Los alemanes, y más aún las alemanas, tienen una infinidad de pasiones cerebrales, es decir, de pasiones inventadas, fantasiosas, forzadas, literarias, una suerte de Überspanntheit (3), un entusiasmo libresco, una exaltación fría y ficticia, siempre dispuesta a asombrarse sin medida o a conmoverse sin una razón suficiente. No se trata de fingimiento, sino de falsa verdad, de intemperancia psíquica, de histerismo estético, que en realidad no cuesta nada, pero que aporta muchas lágrimas, alegrías y pesares, muchas distracciones y sensaciones, Wonne! (4) Una mujer inteligente como Bettina von Arnim no pudo liberarse en toda su vida de esa enfermedad germana. Los géneros y el contenido pueden cambiar, pero la elaboración psíquica del material, por decirlo así, sigue siendo la misma. Todo se reduce a variantes diversas, a distintos matices de sensual panteísmo, es decir, a una actitud religioso-sexual y de teórico enamoramiento por la naturaleza y los hombres que en absoluto excluye la castidad romántica ni la voluptuosidad teórica ni entre las sacerdotisas laicas del Cosmos ni entre las esposas místicas de Cristo, recitadoras de oraciones de divina lascivia. Tanto las unas como las otras tratan de ser hermanas nominales de las pecadoras de hecho. Actúan de ese modo por curiosidad y atracción por las caídas, a las cuales ellas nunca se deciden, y siempre absuelven a las pecadoras, aun cuando éstas no soliciten su perdón. Las más exaltadas atraviesan todo el curso de las pasiones sin ponerlas en práctica y se dejan tentar por todos los pecados, como por correspondencia, per contumaciam, en los libros ajenos y en los cuadernos propios.

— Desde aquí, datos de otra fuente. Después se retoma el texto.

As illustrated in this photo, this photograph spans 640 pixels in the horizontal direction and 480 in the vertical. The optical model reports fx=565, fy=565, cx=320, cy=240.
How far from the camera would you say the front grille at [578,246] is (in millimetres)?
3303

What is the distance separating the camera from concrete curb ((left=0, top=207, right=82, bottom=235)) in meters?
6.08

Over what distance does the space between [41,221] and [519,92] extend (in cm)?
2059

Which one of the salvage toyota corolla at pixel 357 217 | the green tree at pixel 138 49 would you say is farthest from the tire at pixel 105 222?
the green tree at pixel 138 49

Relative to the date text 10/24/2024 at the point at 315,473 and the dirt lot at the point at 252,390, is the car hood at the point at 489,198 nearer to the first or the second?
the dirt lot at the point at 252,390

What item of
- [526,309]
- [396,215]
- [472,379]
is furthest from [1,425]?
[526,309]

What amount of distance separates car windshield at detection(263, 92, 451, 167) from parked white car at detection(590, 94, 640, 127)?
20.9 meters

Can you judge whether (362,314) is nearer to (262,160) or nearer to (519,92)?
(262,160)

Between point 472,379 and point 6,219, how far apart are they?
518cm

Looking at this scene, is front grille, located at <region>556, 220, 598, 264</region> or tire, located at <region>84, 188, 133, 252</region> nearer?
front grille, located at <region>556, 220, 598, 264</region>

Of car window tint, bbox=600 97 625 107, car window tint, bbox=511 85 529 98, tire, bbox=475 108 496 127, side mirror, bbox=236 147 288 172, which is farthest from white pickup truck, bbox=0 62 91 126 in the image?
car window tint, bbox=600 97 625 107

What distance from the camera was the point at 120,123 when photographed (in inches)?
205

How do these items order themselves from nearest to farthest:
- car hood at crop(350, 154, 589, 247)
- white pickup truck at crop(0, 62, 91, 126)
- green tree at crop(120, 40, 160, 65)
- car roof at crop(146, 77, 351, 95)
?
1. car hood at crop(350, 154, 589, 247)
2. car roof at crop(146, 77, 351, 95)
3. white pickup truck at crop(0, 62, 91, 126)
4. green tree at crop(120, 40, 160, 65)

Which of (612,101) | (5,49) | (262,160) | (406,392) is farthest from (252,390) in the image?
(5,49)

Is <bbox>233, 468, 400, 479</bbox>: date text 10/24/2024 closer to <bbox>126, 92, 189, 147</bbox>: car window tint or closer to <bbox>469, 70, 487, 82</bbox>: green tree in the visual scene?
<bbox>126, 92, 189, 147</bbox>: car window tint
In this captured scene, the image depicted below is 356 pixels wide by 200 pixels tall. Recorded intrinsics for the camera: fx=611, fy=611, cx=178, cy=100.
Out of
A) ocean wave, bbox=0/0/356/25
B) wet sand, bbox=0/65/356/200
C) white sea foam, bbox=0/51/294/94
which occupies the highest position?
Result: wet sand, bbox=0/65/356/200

Uno de los rasgos más comunes de todas las alemanas exaltadas es la idolatría de los genios y de los grandes hombres: es una religión que hunde sus raíces en Weimar, en los tiempos de Weiland, Schiller y Goethe. No obstante, como los genios son raros, Heine vivía en París y Humboldt era demasiado viejo y demasiado realista, se lanzaron con una especie de hambre desesperada sobre músicos de valía y pintores correctos. La imagen de F. Liszt traspasó el corazón de todas las alemanas como una chispa eléctrica, encendiendo sus frentes espaciosas y sus largos cabellos peinados hacia atrás.
Al final, a falta de grandes hombres pangermanos, recurrieron, por así decir, a algún genio específico que destacara en un ámbito cualquiera; todas las mujeres se enamoraban de él; todas las muchachas schwärmten für ihn (5), todas le bordaban en el cañamazo tirantes y zapatillas y le enviaban diversos recuerdos en secreto, guardando el anonimato.
En los años cuarenta las mentes de Alemania estaban muy exaltadas. Cabía esperar que un pueblo que había encanecido con libros como Fausto, quisiese como él salir por fin a la plaza y contemplar el vasto mundo. Ahora sabemos que se trataba de falsos dolores, que el nuevo Fausto de la taberna de Auerbach volvió a su Studierzimmer (6). No obstante, entonces las cosas parecían diferentes, sobre todo a las alemanas, y por tanto cualquier manifestación de espíritu revolucionario recibía una calurosa acogida. En pleno apogeo de ese período aparecieron las canciones políticas de Herwegh. Nunca percibí en ellas un gran talento; sólo su mujer podía comparar a Herwegh con Heine. Pero el punzante escepticismo de Heine no estaba en consonancia con la mentalidad de la época. Los alemanes de los años cuarenta no necesitaban a Goethe ni a Voltaire, sino la canciones de Beránger y La marsellesa adaptadas a las costumbres del otro lado del Rin. Los poemas de Herwegh a veces terminaban in crudo con el grito, el estribillo francés: "Vive la République!", algo que entusiasmaba en el 42. En el 52 ya se habían olvidado. Ahora no hay quien los lea.»
(1) Desconsiderado
(2) En homenaje
(3) Exaltación
(4) Deleite
(5) Soñaban con él
(6) Estudio
[El texto pertenece a la edición en español de Alba Editorial, 2006, en traducción de Víctor Gallego Ballestero. ISBN: 84-8428-288-0.]